Ruwatan merupakan sebuah tradisi jawa kuno yang biasanya juga disebut dengan buang sengkolo. Dengan adanya ruwatan ini diharapkan seseorang akan terbebas dari segala kesialan. Energi negatif dari pengaruh ghaib dan sebagainya bisa menyebabkan hidup seseorang kurang beruntung dan selalu saja mengalami kegagalan. Dan disitulah tujuan dari adanya seseorang atau sebuah daerah melakukan sebuah ritual ruwatan.

Sebuah prosesi ruwatan itu sendiri merupakan usaha batin dengan memohon doa kepada Yang Maha Kuasa. Meminta perlindungan dan diberi kemudahan atas segala usaha yang dilakukannya. Hal ini sangat penting bagi masayarkat jawa yang masih sangat kental dengan nuansa mistisnya. Bisa diakatakan ruwatan ini sama sekali tidak mengandung kata syirik seperti kebanyakan orang pikirkan. Karena memang dalam ritualnya tidak ada campur tangan makhluk ghaib atau jin.

Jika ruwatan tidak dilakukan, maka menurut keyakinan mereka akan datang sebuah bencana atau hidup seseorang tersebut tidak akan mujur.

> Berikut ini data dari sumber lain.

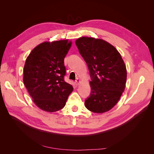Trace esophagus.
Returning <instances> with one entry per match:
<instances>
[{"instance_id":"obj_1","label":"esophagus","mask_w":154,"mask_h":154,"mask_svg":"<svg viewBox=\"0 0 154 154\" xmlns=\"http://www.w3.org/2000/svg\"><path fill=\"white\" fill-rule=\"evenodd\" d=\"M80 83H81V80L79 79V78H77L76 81H75V84H76V85H79Z\"/></svg>"}]
</instances>
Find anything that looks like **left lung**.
<instances>
[{"label": "left lung", "instance_id": "left-lung-1", "mask_svg": "<svg viewBox=\"0 0 154 154\" xmlns=\"http://www.w3.org/2000/svg\"><path fill=\"white\" fill-rule=\"evenodd\" d=\"M75 44L92 80L91 94L85 105L93 112H106L116 105L125 89L126 65L119 51L102 39L81 37Z\"/></svg>", "mask_w": 154, "mask_h": 154}]
</instances>
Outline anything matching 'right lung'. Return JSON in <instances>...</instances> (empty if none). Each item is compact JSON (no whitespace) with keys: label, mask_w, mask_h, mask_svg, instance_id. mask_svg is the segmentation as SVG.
Returning a JSON list of instances; mask_svg holds the SVG:
<instances>
[{"label":"right lung","mask_w":154,"mask_h":154,"mask_svg":"<svg viewBox=\"0 0 154 154\" xmlns=\"http://www.w3.org/2000/svg\"><path fill=\"white\" fill-rule=\"evenodd\" d=\"M71 44L68 40L42 42L26 60L23 82L34 104L45 112L63 109L73 90L64 81V58Z\"/></svg>","instance_id":"1"}]
</instances>
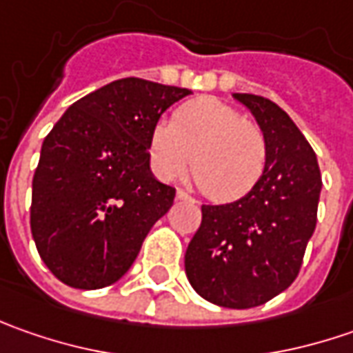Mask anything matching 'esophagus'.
Instances as JSON below:
<instances>
[{
	"label": "esophagus",
	"instance_id": "1",
	"mask_svg": "<svg viewBox=\"0 0 353 353\" xmlns=\"http://www.w3.org/2000/svg\"><path fill=\"white\" fill-rule=\"evenodd\" d=\"M176 198H179V200H188V202H194V198L190 196L188 192H184V190H181V188L176 190Z\"/></svg>",
	"mask_w": 353,
	"mask_h": 353
}]
</instances>
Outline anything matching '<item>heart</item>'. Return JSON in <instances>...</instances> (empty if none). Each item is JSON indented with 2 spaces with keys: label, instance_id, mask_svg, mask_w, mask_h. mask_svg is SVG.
Masks as SVG:
<instances>
[{
  "label": "heart",
  "instance_id": "1",
  "mask_svg": "<svg viewBox=\"0 0 353 353\" xmlns=\"http://www.w3.org/2000/svg\"><path fill=\"white\" fill-rule=\"evenodd\" d=\"M147 153L161 181L181 179L192 159V174L206 196L234 202L263 179L269 143L259 123L218 98H196L174 110L170 121L151 128Z\"/></svg>",
  "mask_w": 353,
  "mask_h": 353
}]
</instances>
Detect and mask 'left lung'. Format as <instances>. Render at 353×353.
<instances>
[{
    "mask_svg": "<svg viewBox=\"0 0 353 353\" xmlns=\"http://www.w3.org/2000/svg\"><path fill=\"white\" fill-rule=\"evenodd\" d=\"M267 135L269 163L248 196L202 206L184 269L192 289L225 308L265 305L296 279L316 228L320 169L305 135L277 103L234 94Z\"/></svg>",
    "mask_w": 353,
    "mask_h": 353,
    "instance_id": "left-lung-1",
    "label": "left lung"
}]
</instances>
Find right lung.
Returning <instances> with one entry per match:
<instances>
[{"label":"right lung","instance_id":"obj_1","mask_svg":"<svg viewBox=\"0 0 353 353\" xmlns=\"http://www.w3.org/2000/svg\"><path fill=\"white\" fill-rule=\"evenodd\" d=\"M190 90L121 78L74 102L50 129L33 176L31 234L48 271L102 289L135 261L174 188L149 169L147 141Z\"/></svg>","mask_w":353,"mask_h":353}]
</instances>
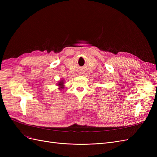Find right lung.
I'll return each mask as SVG.
<instances>
[{
	"mask_svg": "<svg viewBox=\"0 0 157 157\" xmlns=\"http://www.w3.org/2000/svg\"><path fill=\"white\" fill-rule=\"evenodd\" d=\"M58 85L60 86V88H63V81L59 82V83H58Z\"/></svg>",
	"mask_w": 157,
	"mask_h": 157,
	"instance_id": "1",
	"label": "right lung"
}]
</instances>
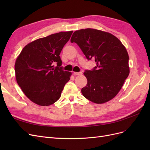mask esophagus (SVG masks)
Here are the masks:
<instances>
[{
  "label": "esophagus",
  "instance_id": "obj_1",
  "mask_svg": "<svg viewBox=\"0 0 150 150\" xmlns=\"http://www.w3.org/2000/svg\"><path fill=\"white\" fill-rule=\"evenodd\" d=\"M82 74H83L82 72H74V74L76 76H81V75H82Z\"/></svg>",
  "mask_w": 150,
  "mask_h": 150
}]
</instances>
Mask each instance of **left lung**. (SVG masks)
Here are the masks:
<instances>
[{"label": "left lung", "instance_id": "obj_1", "mask_svg": "<svg viewBox=\"0 0 150 150\" xmlns=\"http://www.w3.org/2000/svg\"><path fill=\"white\" fill-rule=\"evenodd\" d=\"M71 42H75L88 60L96 63L86 70L88 83L81 89L83 96L94 103L111 100L119 93L129 74V56L125 47L112 34L94 29L76 30Z\"/></svg>", "mask_w": 150, "mask_h": 150}]
</instances>
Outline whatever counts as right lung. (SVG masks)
<instances>
[{
  "instance_id": "right-lung-1",
  "label": "right lung",
  "mask_w": 150,
  "mask_h": 150,
  "mask_svg": "<svg viewBox=\"0 0 150 150\" xmlns=\"http://www.w3.org/2000/svg\"><path fill=\"white\" fill-rule=\"evenodd\" d=\"M72 33L60 32L35 40L25 46L17 58V83L25 96L38 105L56 102L70 79L71 72L63 70L59 54Z\"/></svg>"
}]
</instances>
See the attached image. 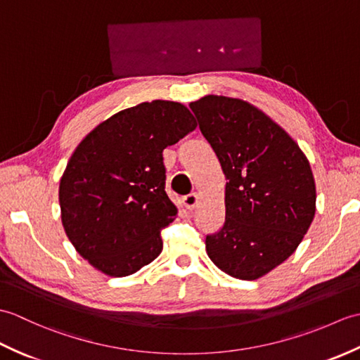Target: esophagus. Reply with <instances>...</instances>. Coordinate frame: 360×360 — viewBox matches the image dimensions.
Returning <instances> with one entry per match:
<instances>
[{
    "mask_svg": "<svg viewBox=\"0 0 360 360\" xmlns=\"http://www.w3.org/2000/svg\"><path fill=\"white\" fill-rule=\"evenodd\" d=\"M182 202H184L186 209L192 210V209L196 207L198 202H200V195H198V193H190V195L184 196V200H182Z\"/></svg>",
    "mask_w": 360,
    "mask_h": 360,
    "instance_id": "34e87169",
    "label": "esophagus"
}]
</instances>
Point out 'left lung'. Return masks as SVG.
<instances>
[{
	"label": "left lung",
	"mask_w": 360,
	"mask_h": 360,
	"mask_svg": "<svg viewBox=\"0 0 360 360\" xmlns=\"http://www.w3.org/2000/svg\"><path fill=\"white\" fill-rule=\"evenodd\" d=\"M226 176V221L205 250L231 277L257 280L294 254L316 215V182L298 143L243 98L190 103Z\"/></svg>",
	"instance_id": "8db88e82"
}]
</instances>
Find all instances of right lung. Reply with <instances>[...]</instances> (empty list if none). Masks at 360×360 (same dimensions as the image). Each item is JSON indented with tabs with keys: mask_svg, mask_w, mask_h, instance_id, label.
<instances>
[{
	"mask_svg": "<svg viewBox=\"0 0 360 360\" xmlns=\"http://www.w3.org/2000/svg\"><path fill=\"white\" fill-rule=\"evenodd\" d=\"M195 128L186 105L143 102L103 120L74 150L58 187L62 224L97 271L127 277L162 252L160 229L178 215L162 151Z\"/></svg>",
	"mask_w": 360,
	"mask_h": 360,
	"instance_id": "1",
	"label": "right lung"
}]
</instances>
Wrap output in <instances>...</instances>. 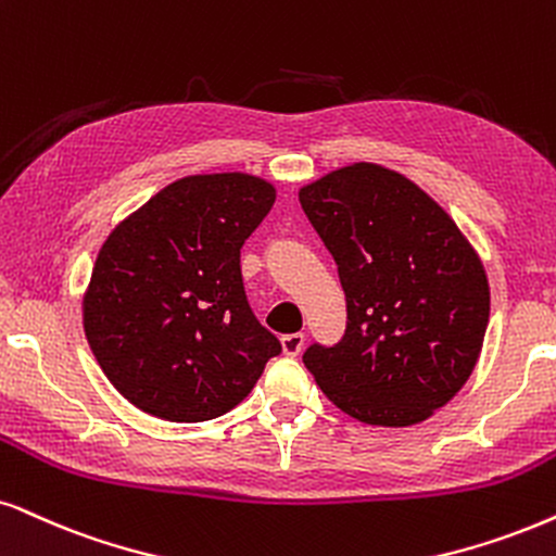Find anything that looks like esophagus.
Instances as JSON below:
<instances>
[{"mask_svg":"<svg viewBox=\"0 0 556 556\" xmlns=\"http://www.w3.org/2000/svg\"><path fill=\"white\" fill-rule=\"evenodd\" d=\"M305 349V333H287L282 336V351L287 356H298Z\"/></svg>","mask_w":556,"mask_h":556,"instance_id":"obj_1","label":"esophagus"}]
</instances>
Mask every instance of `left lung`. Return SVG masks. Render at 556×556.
I'll return each mask as SVG.
<instances>
[{
  "instance_id": "left-lung-1",
  "label": "left lung",
  "mask_w": 556,
  "mask_h": 556,
  "mask_svg": "<svg viewBox=\"0 0 556 556\" xmlns=\"http://www.w3.org/2000/svg\"><path fill=\"white\" fill-rule=\"evenodd\" d=\"M300 205L339 266L346 330L302 354L330 403L369 426H413L472 375L490 320L488 274L456 223L403 174L336 168Z\"/></svg>"
}]
</instances>
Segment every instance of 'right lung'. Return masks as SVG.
I'll return each instance as SVG.
<instances>
[{"instance_id":"obj_1","label":"right lung","mask_w":556,"mask_h":556,"mask_svg":"<svg viewBox=\"0 0 556 556\" xmlns=\"http://www.w3.org/2000/svg\"><path fill=\"white\" fill-rule=\"evenodd\" d=\"M277 192L251 174H197L153 194L102 243L84 333L121 395L200 424L233 410L282 343L245 300L241 249Z\"/></svg>"}]
</instances>
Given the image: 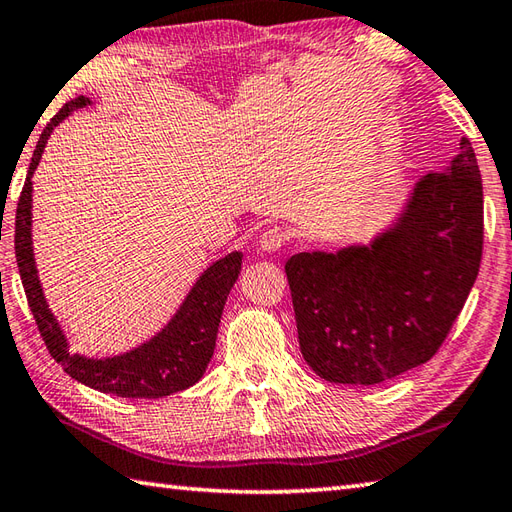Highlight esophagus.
Returning a JSON list of instances; mask_svg holds the SVG:
<instances>
[{
    "mask_svg": "<svg viewBox=\"0 0 512 512\" xmlns=\"http://www.w3.org/2000/svg\"><path fill=\"white\" fill-rule=\"evenodd\" d=\"M286 239H288L286 231H281L279 226H270L262 235H259V250H264V253H273V250H279L286 244Z\"/></svg>",
    "mask_w": 512,
    "mask_h": 512,
    "instance_id": "34e87169",
    "label": "esophagus"
}]
</instances>
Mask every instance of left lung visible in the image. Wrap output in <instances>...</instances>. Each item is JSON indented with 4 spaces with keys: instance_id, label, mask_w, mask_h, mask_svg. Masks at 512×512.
I'll return each mask as SVG.
<instances>
[{
    "instance_id": "obj_1",
    "label": "left lung",
    "mask_w": 512,
    "mask_h": 512,
    "mask_svg": "<svg viewBox=\"0 0 512 512\" xmlns=\"http://www.w3.org/2000/svg\"><path fill=\"white\" fill-rule=\"evenodd\" d=\"M484 193L469 138L420 178L398 217L367 246L286 262L299 347L321 378L378 385L427 363L475 284Z\"/></svg>"
}]
</instances>
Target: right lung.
I'll list each match as a JSON object with an SVG mask.
<instances>
[{
  "instance_id": "right-lung-1",
  "label": "right lung",
  "mask_w": 512,
  "mask_h": 512,
  "mask_svg": "<svg viewBox=\"0 0 512 512\" xmlns=\"http://www.w3.org/2000/svg\"><path fill=\"white\" fill-rule=\"evenodd\" d=\"M90 103L92 101L85 96L65 103L41 132L35 154H32L15 217V255L21 284H24L28 306L43 343L54 361L61 363L65 374L103 394L121 398H162L195 385L206 372L215 350L224 303L242 270L244 255L233 250L206 268L165 328L134 350L105 358L72 354L57 317L43 297L35 253H32V173L39 165L52 129L74 110H81Z\"/></svg>"
}]
</instances>
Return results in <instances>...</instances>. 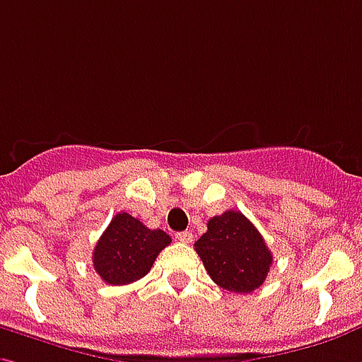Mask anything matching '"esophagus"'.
Returning <instances> with one entry per match:
<instances>
[{
  "label": "esophagus",
  "instance_id": "esophagus-1",
  "mask_svg": "<svg viewBox=\"0 0 362 362\" xmlns=\"http://www.w3.org/2000/svg\"><path fill=\"white\" fill-rule=\"evenodd\" d=\"M176 238H178V242H182V243L194 242V235H192V232H178V234H176Z\"/></svg>",
  "mask_w": 362,
  "mask_h": 362
}]
</instances>
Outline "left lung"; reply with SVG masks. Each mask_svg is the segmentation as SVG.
I'll use <instances>...</instances> for the list:
<instances>
[{"label": "left lung", "instance_id": "obj_1", "mask_svg": "<svg viewBox=\"0 0 362 362\" xmlns=\"http://www.w3.org/2000/svg\"><path fill=\"white\" fill-rule=\"evenodd\" d=\"M195 251L213 282L234 293L261 288L272 264L263 235L240 211L213 216L207 232L195 242Z\"/></svg>", "mask_w": 362, "mask_h": 362}]
</instances>
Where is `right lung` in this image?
<instances>
[{
  "instance_id": "1",
  "label": "right lung",
  "mask_w": 362,
  "mask_h": 362,
  "mask_svg": "<svg viewBox=\"0 0 362 362\" xmlns=\"http://www.w3.org/2000/svg\"><path fill=\"white\" fill-rule=\"evenodd\" d=\"M170 242L163 230L147 228L132 215L119 213L95 243L93 269L111 286L136 282L151 270L157 255Z\"/></svg>"
}]
</instances>
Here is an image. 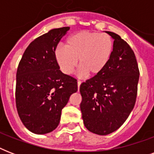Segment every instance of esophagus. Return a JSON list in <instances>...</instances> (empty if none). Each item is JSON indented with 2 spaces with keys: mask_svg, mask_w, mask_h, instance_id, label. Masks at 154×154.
<instances>
[{
  "mask_svg": "<svg viewBox=\"0 0 154 154\" xmlns=\"http://www.w3.org/2000/svg\"><path fill=\"white\" fill-rule=\"evenodd\" d=\"M81 84H82V82H80V81H78V82H77V89H78V90H79L80 89V85H81Z\"/></svg>",
  "mask_w": 154,
  "mask_h": 154,
  "instance_id": "1",
  "label": "esophagus"
}]
</instances>
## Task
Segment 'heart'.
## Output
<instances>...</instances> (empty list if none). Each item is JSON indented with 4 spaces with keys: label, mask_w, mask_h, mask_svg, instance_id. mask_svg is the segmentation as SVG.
<instances>
[{
    "label": "heart",
    "mask_w": 154,
    "mask_h": 154,
    "mask_svg": "<svg viewBox=\"0 0 154 154\" xmlns=\"http://www.w3.org/2000/svg\"><path fill=\"white\" fill-rule=\"evenodd\" d=\"M112 52L113 42L109 35L81 31L68 37L66 45L56 48L54 58L64 74L73 73L79 58L80 72L97 76L109 62Z\"/></svg>",
    "instance_id": "obj_1"
}]
</instances>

Keyakinan kuat yang mendarah daging ini sampai sekarang masih tertanam dipikiran masyarakat kejawen. Selain memiliki makna tradisi pembersihan jiwa, ruwatan ini juga bisa dikatakan sebuah upacara adat jika dilakukan banyak orang. Misalkan prosesi larung sesaji ke laut itu merupakan bentuk dari sebuah ruwatan yang diadakan tiap tahun.

Dan seiring perkembangan jaman ruwatan bisa beralih bahasa dan bisa disebut sekarang buka aura. Pada intinya tujuannya adalah sama namun tekniknya saja yang agak berbeda. Pembersihan energi negatif dari seseorang  tersebut akan memancarkan aura positif yang menjadikan orang tersebut tampak lebih menarik,berwibawa,cantik mempesona dan sebagainya.

Ada berbagai macam cara dalam melakukan prosesi ruwatan buang sengkolo untuk seseorang. Diantaranya adalah mandi kembang di tengah malam dengan menggunakan kembang setaman tujuh rupa. Dan dibalut kain mori orang tersebut dimandikan secara merata dari ujung kepala sampai ujung kaki. Setelah itu menggunakan minyak 3 macam yaitu minyak misik, minyak asma, dan minyak zafaron sebagai pelengkap ritual ruwatan. Dan ada juga dengan cara mandi air garam yang dimana garma tersebu telah diritualkan menggunakan minyak seribu bunga oleh seorang pakar spiritual.

Garam ruwatan juga biasa digunakan untuk tempat usaha agar tidak diganggu makhluk ghaib dan mengalami kesialan seperti pencurian dan sebagainya. Atau bisa juga rumah yang akan dibangun bisanya dilakukan ruwatan agar penghuni ghaib sebelumnya pergi dan tidak kembali untuk mengganggu ketentraman.